He added, “We need more than just Amnesty International to shine
light on these practices -- the American people must stand up and demand
knowledge and accountability.”
Jo Guldi, a historian at
the University of California at Berkeley, told IPS, “No threat
is so great that we can afford to cannibalize the very democratic principles
upon which our own freedoms turn.”
And Angelina Fisher, Arthur
Helton Fellow at advocacy group Human Rights First, told IPS, “Failure
by the United States to address the allegations of extraordinary rendition
undermines the United States’ stated commitment to the Convention
Against Torture and raises serious questions about the government’s
respect for the principles of international cooperation.”

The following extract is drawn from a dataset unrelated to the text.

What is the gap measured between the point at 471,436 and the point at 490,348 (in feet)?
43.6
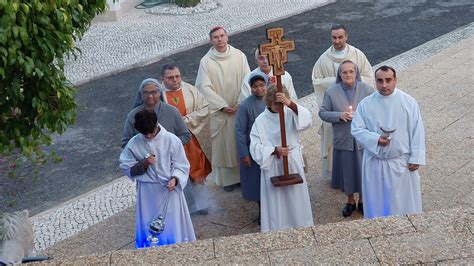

Fisher was one of the primary
researchers and authors of a report on rendition issued by the Bar Association
of the City of New York and Center for Human Rights and Global Justice
at the New York University School of Law.
It’s unclear –
and intelligence experts say improbable – whether in the face
of worldwide and persistent criticism, the U.S. has discontinued its
rendition program. It has received far harsher criticism of its prison
at Guantanamo Bay, Cuba, and that facility remains very much open for
business – and very much in the news.
Yet, given these kinds of
policies, one has to wonder whether the Public Diplomacy job that President
Bush gave his old Texas buddy, Karen Hughes, is do-able at all. Mr.
Bush should know from his training as an MBA that professional marketing
can do only so much to sell a flawed product.